ISSUE 6: What is the temporal scope of reported congestion information?

When an upstream element receives congestion information, how long does it consider it valid for? What does it do when it receives no information from a downstream element? What does it do if it cannot reach a downstream element?

How long does the upstream proxy consider congestion information as valid? A simple way to address this problem is to have the reporting proxy attach a duration parameter. The assumption here is that it is easier for the reporting proxy to determine how stable the congestion status information is (e.g. based on history) than for the receiving proxy. If the current status deviates too much from the last reported status, the reporting proxy can simply create a new report. Or the proxy can simply report the current congestion value in every response (if responses are used to convey this information).

What happens if congestion information times out?

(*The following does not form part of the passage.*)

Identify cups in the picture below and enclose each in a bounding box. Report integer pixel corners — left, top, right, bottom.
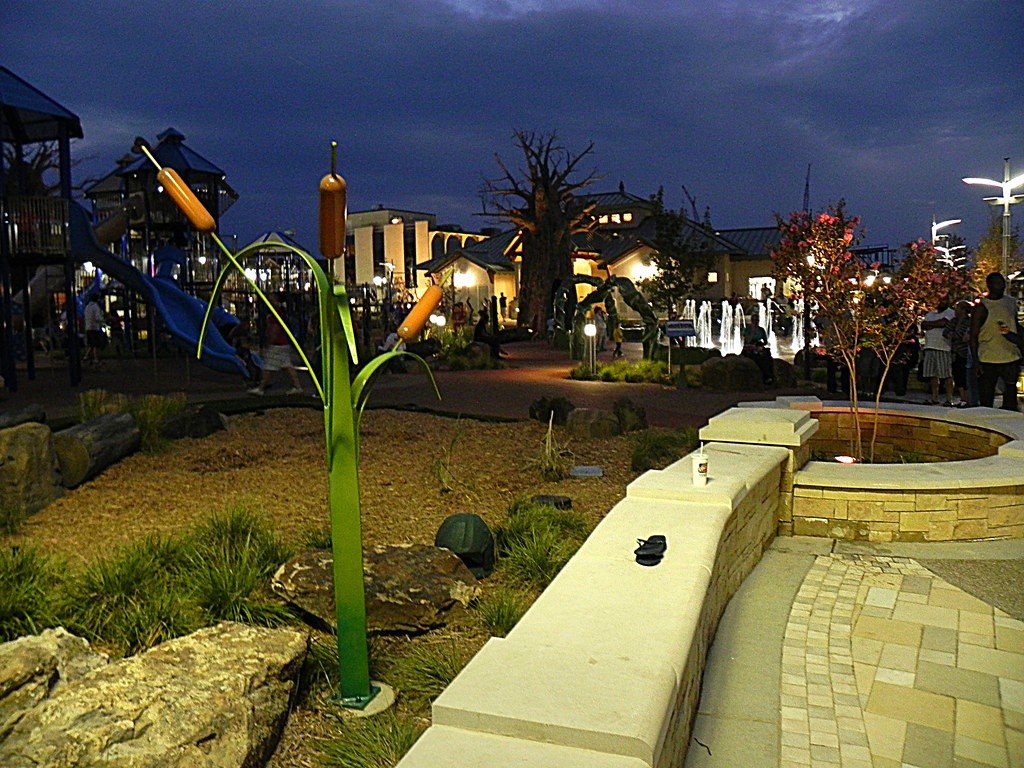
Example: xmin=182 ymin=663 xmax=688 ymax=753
xmin=689 ymin=454 xmax=709 ymax=487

An upstream proxy might simply remove this congestion status when it times out. However, this would remove all throttling and cause the full traffic load to be forwarded to the downstream proxy - which is a problem in particular if the last report was overload. An alternative approach is to use a slow start: instead of timing out congestion information, the upstream proxy slowly starts to increase the load (i.e. decreases the overload state). If the downstream proxy is still under overload, it reports the current status and throttling can be adjusted. If it has failed, this is detected by the upstream proxy on the transport or SIP level. If the downstream proxy processes transactions correctly and does not report overload, the forwarded load is increased slowly.

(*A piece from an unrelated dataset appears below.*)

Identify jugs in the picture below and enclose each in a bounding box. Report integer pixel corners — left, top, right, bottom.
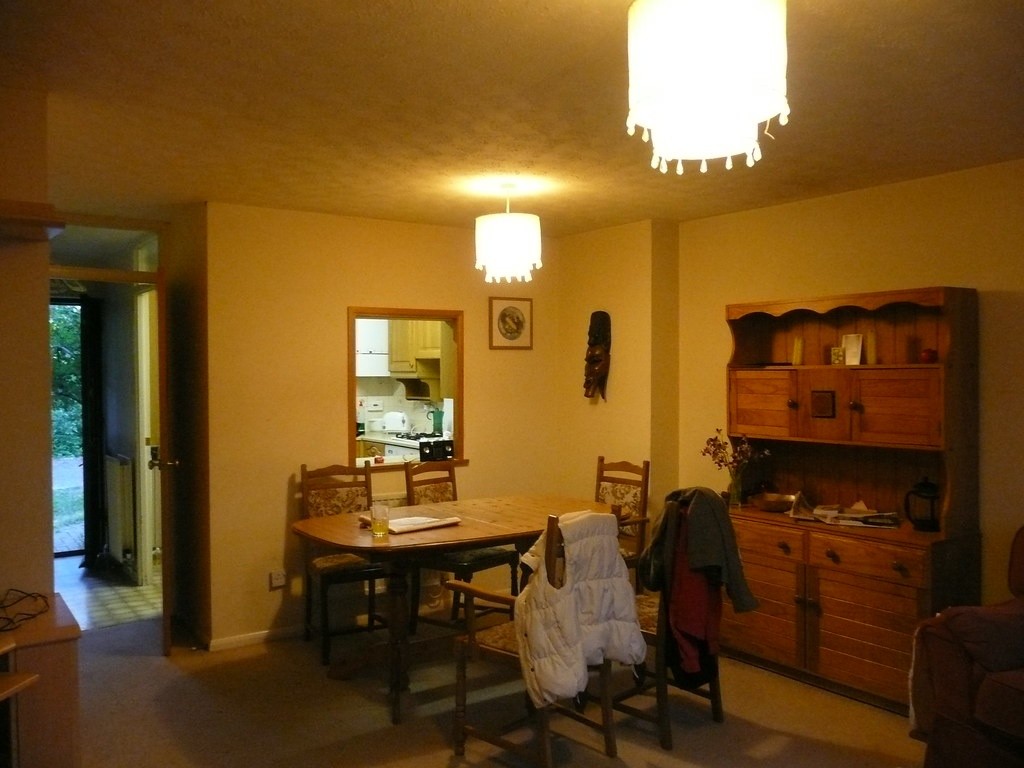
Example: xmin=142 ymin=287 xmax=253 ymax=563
xmin=427 ymin=407 xmax=444 ymax=436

If congestion information is reported in SIP responses there is the problem that a proxy can't report congestion state unless it receives a request from the upstream proxy. This is not a problem if the upstream proxy throttles early before the downstream neighbor reaches 100%. It can then still forward an occasional request to probe overload status even under heavy load. Slow start also helps to alleviate this problem since it gives the downstream neighbor time to report the current status before the load goes up significantly. However, if a proxy receives requests from many different sources, even one request from each source may be enough to cause overload (this is essentially ISSUE 7).

ISSUE 7: How does the system work for upstream elements which are not "servers"

I tend to think of the overload mechanism as having two modes. One mode is where an element knows of all of the upstream elements sending it traffic. It uses this knowledge to figure out what kind of rate to proportionally allocate to each upstream element.

This is a mode in which a proxy receives may requests from a limited number of sources.

I think that the proxy does not necessarily need to know all of the upstream neighbors. I can, e.g., respond to each request it receives and tell the upstream neighbor that it should discard 20% of the traffic it would route to this proxy. Thus, each upstream proxy discards 20% of the traffic it would send to this downstream neighbor and the downstream proxy gets rid of 20% of its traffic. A more sophisticated scheme may allocate a higher share to certain known proxies and use a lower share for all others. However, this works even without tracking (or configuring) all upstream neighbors.

In the other mode, we have somethign like an edge proxy, which has many many clients that connect to it. How does that edge element implement overload handling? Certainly it does; if the network as a whole is overloaded, you need to push back to the actual source so that the overall load being sent into the network is reduced. That source are the endpoints themselves. In this mode, the existing 503 mechanism works better. But, you want the edge proxy to push back gradually, sending 503 (or something else) to some fraction of the clients, so that you reduce the input load proportionally.

I agree that this scenario can probably be handled well by 503. If each client only sends one request there is not much to throttle and a proxy can push back by selectively sending 503s to some clients.